“Frankie and Alice,” directed by Geoffrey Sax and starring Halle Berry in the titular characters, is based on true events in the life of Francine “Frankie” Murdoch, a black woman who was severely hindered by multiple personality disorder. The film takes place in the early 70’s, when Frankie (Berry) is finally diagnosed with, and begins treatment for Dissociative Identity Disorder, under the care of Dr. Oswald (Stellan Skarsgard), soon after our protagonist is found half-dressed and passed out in the middle of traffic.
The opening scene finds Frankie working as an exotic dancer. After a caged stage dancing segment – an oddly orchestrated sequence – is over, she’s in the establishment’s dressing room wondering if she indeed filled out a crossword puzzle after one of the dancers acknowledges her of doing so. But Frankie has no recollection. We begin to see her go into frequent “trances” in which she has vivid flashbacks – shown intermittently through the film – along with violent rages.
The film follows a rather traditional and generic storyline, filled with plenty of melodrama and narrative clichés. Ultimately, we find out what events – as a young teen girl working as a maid during the Civil Rights Era – led Frankie to mental trauma and torment for most of her adult life.
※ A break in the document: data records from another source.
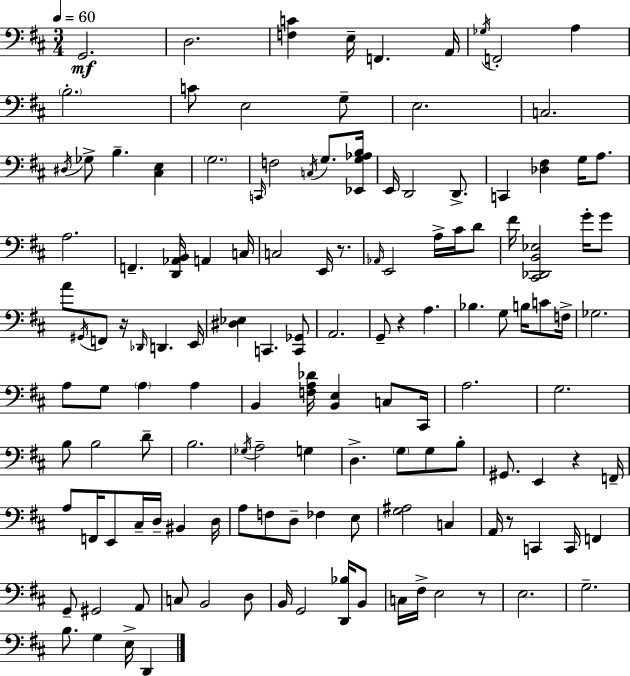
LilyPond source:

{
  \clef bass
  \numericTimeSignature
  \time 3/4
  \key d \major
  \tempo 4 = 60
  g,2.\mf | d2. | <f c'>4 e16-- f,4. a,16 | \acciaccatura { ges16 } f,2-. a4 | \break \parenthesize b2.-. | c'8 e2 g8-- | e2. | c2. | \break \acciaccatura { dis16 } ges8-> b4.-- <cis e>4 | \parenthesize g2. | \grace { c,16 } f2 \acciaccatura { c16 } | g8. <ees, g aes b>16 e,16 d,2 | \break d,8.-> c,4 <des fis>4 | g16 a8. a2. | f,4.-- <d, aes, b,>16 a,4 | c16 c2 | \break e,16 r8. \grace { aes,16 } e,2 | a16-> cis'16 d'8 fis'16 <cis, des, b, ees>2 | g'16-. g'8 a'8 \acciaccatura { gis,16 } f,8 r16 \grace { des,16 } | d,4. e,16 <dis ees>4 c,4. | \break <c, ges,>8 a,2. | g,8-- r4 | a4. bes4. | g8 b16 c'8 f16-> ges2. | \break a8 g8 \parenthesize a4 | a4 b,4 <f a des'>16 | <b, e>4 c8 cis,16 a2. | g2. | \break b8 b2 | d'8-- b2. | \acciaccatura { ges16 } a2-- | g4 d4.-> | \break \parenthesize g8 g8 b8-. gis,8. e,4 | r4 f,16-- a8 f,16 e,8 | cis16-- d16-- bis,4 d16 a8 f8 | d8-- fes4 e8 <g ais>2 | \break c4 a,16 r8 c,4 | c,16 f,4 g,8-- gis,2 | a,8 c8 b,2 | d8 b,16 g,2 | \break <d, bes>16 b,8 c16 fis16-> e2 | r8 e2. | g2.-- | b8. g4 | \break e16-> d,4 \bar "|."
}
The premise of the film alone is enough to keep you engaged throughout the duration. Mental illness – especially of this type – in the black community are considered taboo. Frankie’s other personality of a racist southern woman is also a bizarre and interesting element of her illness. Some of the best scenes are between Berry and Skarsgard – the latter’s performance adds a layer of authenticity to the film, and Phylicia Rashad, who portrays Frankie’s concerned and bewildered mother (who harbors a secret), is another highlight of the film.
However, it’s uneven as a whole.
A few scenes when Frankie is transforming into her two other personalities – Alice, the racist southern white woman, and a child named Genius – are awkward to watch, because they seem forced and overacted. To Berry’s credit, playing a woman with Multiple Personality Disorder is challenging to pull off, and she does have some good moments; as the tough and streetwise Frankie, she is likable and watchable.
The general treatment and execution of the film – its aesthetics and score – are akin to a TV movie, and “Frankie” might actually have been better suited for that platform. Perhaps it would have been more successful in reaching its intended audience (Lifetime, OWN anyone?).
Frankie and Alice is released by Codeblack Films.